### Brief
Extract, exactly as written, the line that contains "Blue Plaid Pattern Carry-All Pouch" and all lines after it through the end of the records. Omit pictures.

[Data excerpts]

/---

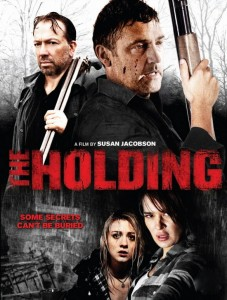 the_holding-21175512-frntl2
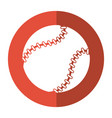 baseball ball sport game shadow vector image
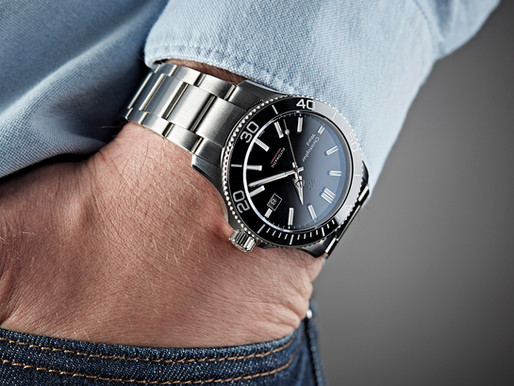 The Christopher Ward C60 Trident Pro 600...
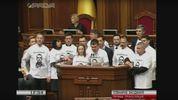 Украинца незаконно приговорили к пожизненному в Египте: депутаты просят Порошенко вмешаться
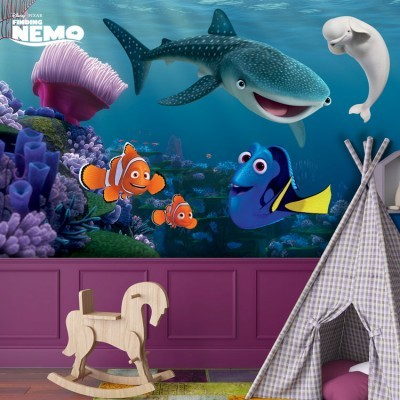Bailey, Destiny, Nemo, Marlin & Dory, Παιδικά, Ταπετσαρίες Τοίχου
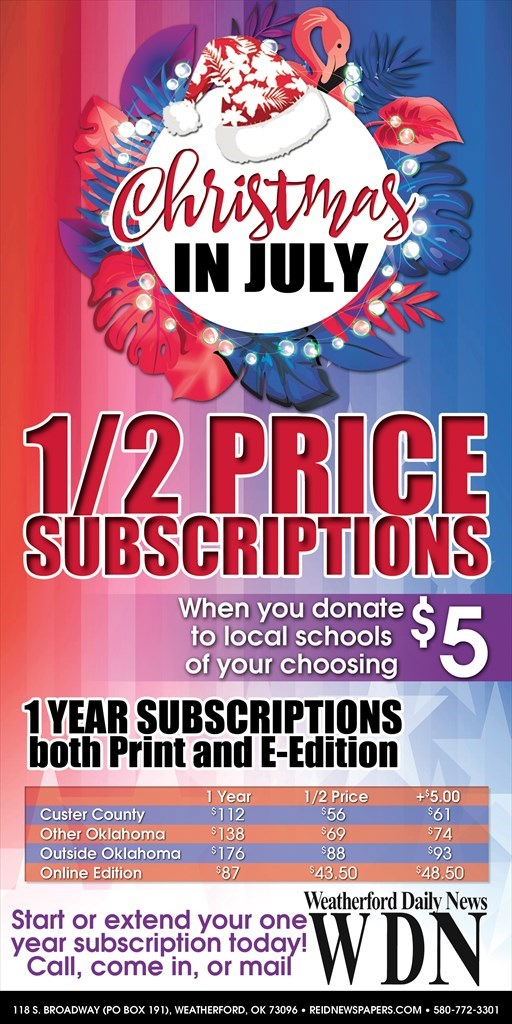 4th of July 1/2 Price w/$5 school donation WDN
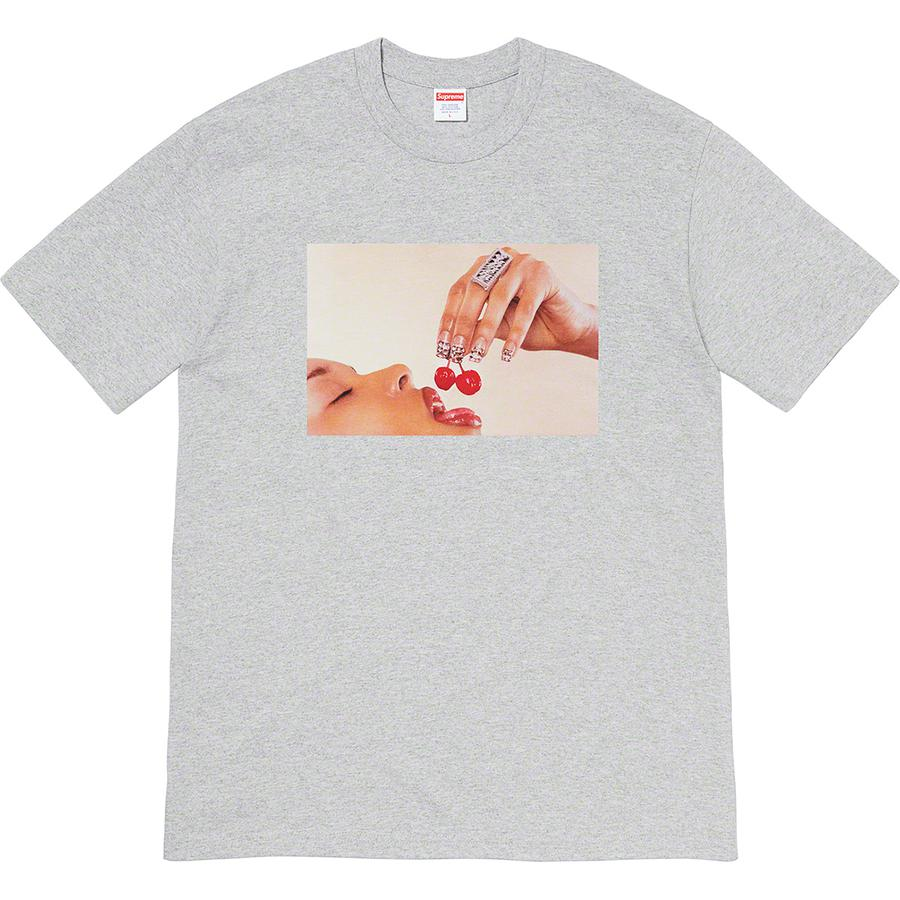 Cherries Tee - All cotton classic Supreme t-shirt with printed graphic on front.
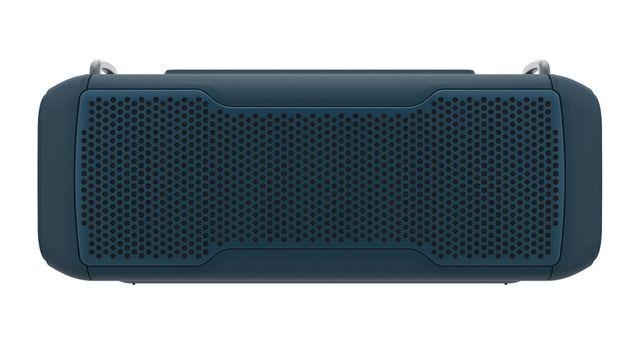Braven's BRV-X/2 portable speaker has an IPX7 waterproof
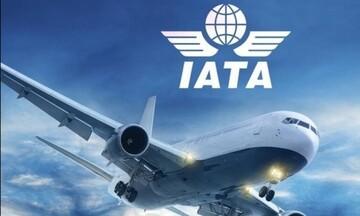 IATA: Απώλειες 51,8 δισ. δολ. για τις αεροπορικές εταιρείες το 2021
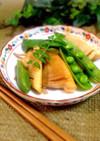 筍とスナップえんどうのバター醤油炒め✿
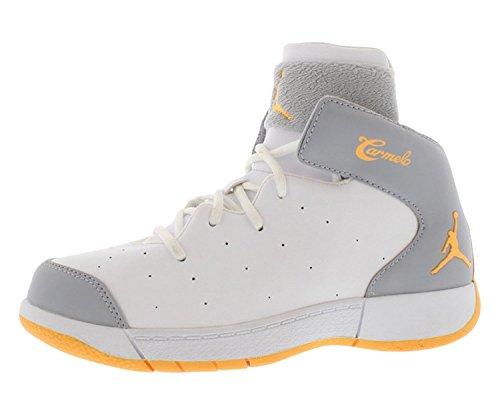 Nike Melo 1.5 Preschool Boy's Shoes Size - Kids Melo Shoes
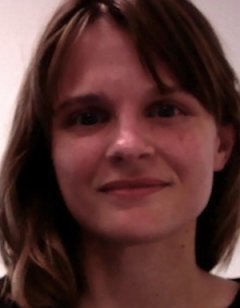 Emily Kowalczyk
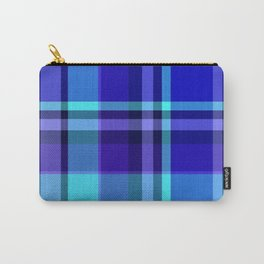Blue Plaid Pattern Carry-All Pouch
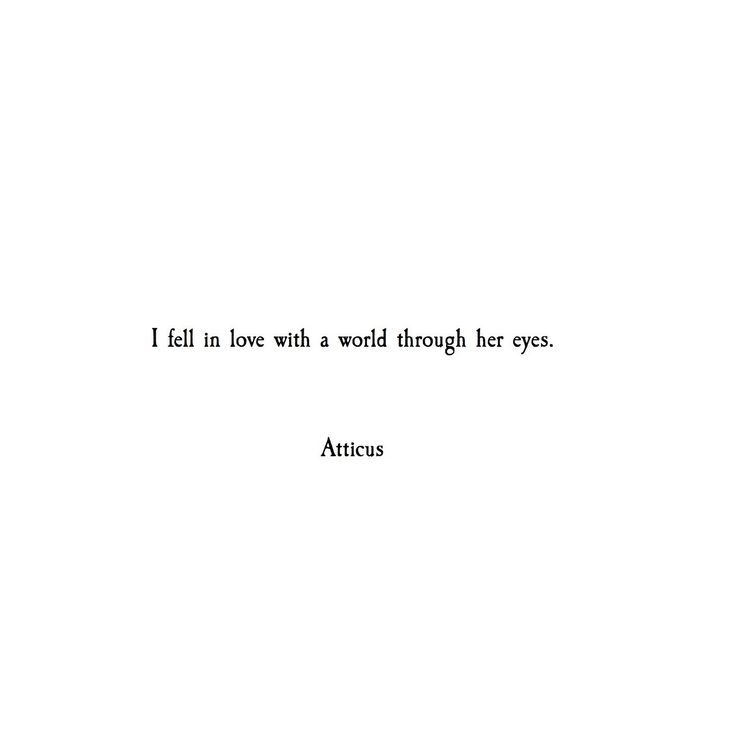 Poetry Love Quotes Amusing Love Quotes For Her Atticus Poetry Atticuspoetry Quotes Poetry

\---

### Problem solution
Blue Plaid Pattern Carry-All Pouch
 Poetry Love Quotes Amusing Love Quotes For Her Atticus Poetry Atticuspoetry Quotes Poetry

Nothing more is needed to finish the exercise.